Ordunun, seçimlerde en çok oyu alan FİS'i safdışı etmek için yönetime el koyması, Cezayir konusunda gösterilen ilk "kötü örnek" oldu. İslam dünyasında köktendincilerin iktidara gelmesinden kaygı duyan Batılı çevreler dahi, serbest seçimle ortaya çıkan bir sonucun askeri darbe ile engellenmesine karşı çıktılar...
* * *
CEZAYİR'de askeri rejim FİS'i yasa dışı ilan edip yönetimi ele geçirdikten sonra, dramatik olaylar birbirini izledi. Köktendinci hareket, daha da radikalleşti. FİS'e bağlı militanlar korkunç bir terör kampanyası başlattılar. "İslami Silahlı Grup" adlı örgüt şiddet eylemlerini sürdürdükçe, ordu da baskıcı hareketlerle karşılık verdi. Cezayir, içine sürüklendiği bu iç savaşta şimdiye kadar 60 bin vatandaşını kaybetti.
"Cezayir örneği", yasal partilerin seçimlerde elde ettikleri sonucun iptal edilmesinin ve yasa dışı ilan edilmelerinin, bu partilerin ve onu destekleyenlerin sokağa dökülmesine yol açtığını gösteriyor. Denilebilir ki, bu partilerin niyeti zaten sonunda demokrasiyi ortadan kaldırmaktır. Tabii bu gözardı edilmeyecek bir argüman. Ancak, bu gerekçe ile müdahale edenler, sonunda demokrasiyi bizzat öldürmüyor ve ayrıca ülkenin teröre sürüklenmesine yol açmıyor mu?
Cezayir'in başında bulunan General Liamin Zerual, halen ülkeyi içinde bulunduğu kritik durumdan kurtarmak için, askeri rejimden daha demokratik bir düzene "yumuşak geçiş" yapmak gereğini duyuyor. Bu nedenle, yeni bir anayasa hazırlattı ve bunu geçen hafta sonu, referanduma sundu.
Halk oylamasına sunulan taslağın en önemli maddesi, din, dil ve etnik temele dayanan partileri yasaklamayı öngörüyor.
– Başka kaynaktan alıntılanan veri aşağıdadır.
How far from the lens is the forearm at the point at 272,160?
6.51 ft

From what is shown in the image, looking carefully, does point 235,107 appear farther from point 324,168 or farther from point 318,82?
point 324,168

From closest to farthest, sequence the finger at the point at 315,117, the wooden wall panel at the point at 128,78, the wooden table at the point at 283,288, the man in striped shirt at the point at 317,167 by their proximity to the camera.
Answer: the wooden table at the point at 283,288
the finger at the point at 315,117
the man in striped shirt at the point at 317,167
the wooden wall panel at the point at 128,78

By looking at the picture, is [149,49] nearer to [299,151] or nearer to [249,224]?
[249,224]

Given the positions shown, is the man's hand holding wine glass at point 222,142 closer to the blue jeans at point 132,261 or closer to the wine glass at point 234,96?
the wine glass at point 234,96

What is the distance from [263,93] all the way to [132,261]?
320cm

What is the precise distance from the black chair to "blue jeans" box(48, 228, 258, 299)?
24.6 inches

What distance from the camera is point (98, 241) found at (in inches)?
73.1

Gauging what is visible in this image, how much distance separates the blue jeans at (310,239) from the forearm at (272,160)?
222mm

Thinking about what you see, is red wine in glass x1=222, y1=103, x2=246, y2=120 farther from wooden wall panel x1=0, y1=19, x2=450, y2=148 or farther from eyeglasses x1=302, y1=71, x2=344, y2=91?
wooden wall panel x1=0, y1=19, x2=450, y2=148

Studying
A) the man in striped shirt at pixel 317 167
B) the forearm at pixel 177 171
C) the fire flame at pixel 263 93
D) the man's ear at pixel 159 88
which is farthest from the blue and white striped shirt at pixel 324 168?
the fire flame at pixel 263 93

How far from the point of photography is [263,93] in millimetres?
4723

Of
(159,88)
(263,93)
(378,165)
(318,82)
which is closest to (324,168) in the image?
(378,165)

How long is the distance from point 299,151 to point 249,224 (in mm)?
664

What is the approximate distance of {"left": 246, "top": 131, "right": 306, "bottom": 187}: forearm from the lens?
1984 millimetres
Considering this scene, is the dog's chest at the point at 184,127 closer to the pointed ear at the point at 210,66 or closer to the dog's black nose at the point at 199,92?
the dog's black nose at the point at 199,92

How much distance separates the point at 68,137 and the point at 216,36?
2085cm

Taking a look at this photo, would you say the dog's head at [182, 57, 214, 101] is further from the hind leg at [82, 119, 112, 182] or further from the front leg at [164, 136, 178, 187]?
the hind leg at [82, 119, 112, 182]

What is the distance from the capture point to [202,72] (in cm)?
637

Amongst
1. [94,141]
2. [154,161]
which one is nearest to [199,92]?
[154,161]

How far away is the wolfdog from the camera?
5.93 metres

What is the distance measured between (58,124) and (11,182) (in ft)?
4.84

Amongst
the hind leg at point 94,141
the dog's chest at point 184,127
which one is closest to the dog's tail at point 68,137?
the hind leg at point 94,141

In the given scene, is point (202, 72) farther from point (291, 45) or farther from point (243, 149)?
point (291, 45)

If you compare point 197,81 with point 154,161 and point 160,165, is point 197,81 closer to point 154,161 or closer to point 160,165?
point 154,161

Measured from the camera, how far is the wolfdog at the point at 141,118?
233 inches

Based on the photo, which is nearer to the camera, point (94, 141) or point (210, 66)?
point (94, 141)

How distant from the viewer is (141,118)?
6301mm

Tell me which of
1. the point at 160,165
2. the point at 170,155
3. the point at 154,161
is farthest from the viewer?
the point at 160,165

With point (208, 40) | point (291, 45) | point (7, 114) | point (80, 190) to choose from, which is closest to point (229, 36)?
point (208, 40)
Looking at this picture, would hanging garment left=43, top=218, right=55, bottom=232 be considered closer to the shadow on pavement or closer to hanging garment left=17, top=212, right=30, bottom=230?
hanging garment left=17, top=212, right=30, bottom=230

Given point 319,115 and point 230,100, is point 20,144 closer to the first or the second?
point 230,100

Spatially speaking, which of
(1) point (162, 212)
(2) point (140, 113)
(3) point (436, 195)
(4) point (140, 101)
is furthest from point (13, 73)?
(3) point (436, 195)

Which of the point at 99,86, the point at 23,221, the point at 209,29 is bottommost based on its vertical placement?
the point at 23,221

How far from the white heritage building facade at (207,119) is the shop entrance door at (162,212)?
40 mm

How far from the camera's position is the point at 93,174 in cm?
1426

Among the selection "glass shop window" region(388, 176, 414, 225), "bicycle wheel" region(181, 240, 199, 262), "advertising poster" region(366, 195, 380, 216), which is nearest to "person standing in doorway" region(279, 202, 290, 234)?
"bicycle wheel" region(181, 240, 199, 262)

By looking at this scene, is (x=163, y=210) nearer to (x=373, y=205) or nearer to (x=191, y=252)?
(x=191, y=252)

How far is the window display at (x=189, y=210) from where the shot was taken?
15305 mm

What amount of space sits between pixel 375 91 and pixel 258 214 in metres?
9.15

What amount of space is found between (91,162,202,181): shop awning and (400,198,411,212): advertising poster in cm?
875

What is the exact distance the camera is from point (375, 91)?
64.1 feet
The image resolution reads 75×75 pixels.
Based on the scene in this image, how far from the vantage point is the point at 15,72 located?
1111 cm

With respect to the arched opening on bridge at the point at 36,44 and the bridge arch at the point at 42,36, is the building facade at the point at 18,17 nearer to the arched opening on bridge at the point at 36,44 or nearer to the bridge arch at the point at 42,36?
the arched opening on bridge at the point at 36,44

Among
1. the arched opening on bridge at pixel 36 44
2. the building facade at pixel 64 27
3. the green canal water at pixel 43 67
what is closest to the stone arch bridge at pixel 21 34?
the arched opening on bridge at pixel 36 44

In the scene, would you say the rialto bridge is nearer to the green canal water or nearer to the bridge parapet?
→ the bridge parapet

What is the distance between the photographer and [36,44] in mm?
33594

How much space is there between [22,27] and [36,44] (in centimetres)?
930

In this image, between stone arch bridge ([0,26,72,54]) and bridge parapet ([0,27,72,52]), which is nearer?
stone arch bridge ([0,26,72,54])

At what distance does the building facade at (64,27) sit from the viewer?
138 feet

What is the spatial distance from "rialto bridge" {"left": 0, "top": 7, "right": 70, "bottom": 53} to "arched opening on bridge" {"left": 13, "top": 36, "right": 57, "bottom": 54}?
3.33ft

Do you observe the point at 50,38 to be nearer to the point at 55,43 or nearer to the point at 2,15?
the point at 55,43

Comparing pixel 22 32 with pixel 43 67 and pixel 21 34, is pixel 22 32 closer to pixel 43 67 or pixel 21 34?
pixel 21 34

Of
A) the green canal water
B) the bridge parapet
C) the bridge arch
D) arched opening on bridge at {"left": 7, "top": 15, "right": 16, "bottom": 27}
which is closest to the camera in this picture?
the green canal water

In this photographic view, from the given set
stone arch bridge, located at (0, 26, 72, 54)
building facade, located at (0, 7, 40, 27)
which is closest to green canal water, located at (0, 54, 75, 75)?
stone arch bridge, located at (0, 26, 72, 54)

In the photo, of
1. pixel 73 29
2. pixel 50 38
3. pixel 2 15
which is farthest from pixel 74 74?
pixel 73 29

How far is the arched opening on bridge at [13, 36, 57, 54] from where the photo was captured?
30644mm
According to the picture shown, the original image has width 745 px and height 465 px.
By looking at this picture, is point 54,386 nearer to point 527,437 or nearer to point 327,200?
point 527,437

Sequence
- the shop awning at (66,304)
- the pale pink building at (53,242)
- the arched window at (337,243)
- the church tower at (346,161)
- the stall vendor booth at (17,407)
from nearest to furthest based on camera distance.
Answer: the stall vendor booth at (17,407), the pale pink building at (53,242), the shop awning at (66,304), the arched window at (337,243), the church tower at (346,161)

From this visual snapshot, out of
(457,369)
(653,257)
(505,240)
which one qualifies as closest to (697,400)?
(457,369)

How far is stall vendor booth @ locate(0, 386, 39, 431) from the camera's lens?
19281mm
Böylece bir yandan şeriatın önü kesilmek, diğer yandan da Berberilerin ayrılıkçı hareketleri önlenmek isteniyor.
Anayasanın bu şekli ile, Cezayir'de FİS gibi bir partinin faaliyette bulunması mümkün değil.
Ama ılımlı İslamcı Parti "Hamas", siyasi hayatta yer alabilecek.
Anayasa, Cezayir'i bir İslam Cumhuriyeti olarak nitelendiriyor. Yani din, devletten ayrılmıyor; ama şeriat da öngörülmüyor.
Rejimin resmi ağızlarına göre, referandum halkın büyük kısmının yeni anayasayı onaylaması ile sonuçlanmış. Ne var ki, muhalefet yüzde 79 katılım oranını, yüzde 85 "evet" sonucunu uydurma veya abartılı buluyor.
Her şeye rağmen, yabancı gazetecilerin çoğu, Zerual'ın iyi bir sonuç aldığını, oranlar daha düşük olsa dahi, halkın önemli kesiminin zor şartlarda sandık başına gidip "evet" dediğini bildiriyor.
Şimdi Zerual, bu referandumda aldığı yeni yetki ve güç ile, ülkeyi önümüzdeki yıl seçimlere götürmeyi planlıyor. Tabii bu durumda "şeriat" yanlısı sayılan FİS bu seçimlere katılamayacak...
* * *
REFERANDUM ile köktendinci veya ayrılıkçı partileri saf dışı etmek...
Cezayir'in şimdi de halk oylaması ile sergilediği "yeni örnek" de bu...
Bu ne kadar demokrasiye uygundur?
İngiliz "Economist" dergisi durumu "Demokrasi, eksi İslamcılar" diye nitelendiriyor. Fransız "Liberation" gazetesi, "bu bir göz boyamadır ve amaç askeri rejimi meşrulaştırmaktır" diyor.
Fransa dahil, Batı genelde Cezayir'de İslamcı radikallerin güçlenmesini - ve hele iktidara gelmesini - hiç istemiyor. Ama doğrusu Cezayir'de "askeri oligarşi"nin hakim olmasını ve demokrasinin rafa kaldırılmasını da onaylamıyor.
Ne var ki, Cezayir'e demokrasi ile beraber FİS'in de gelmesi olasılığı hala çok kuvvetli. Cezayir - ve dünya - bu sonuca katlanmaya hazır mı?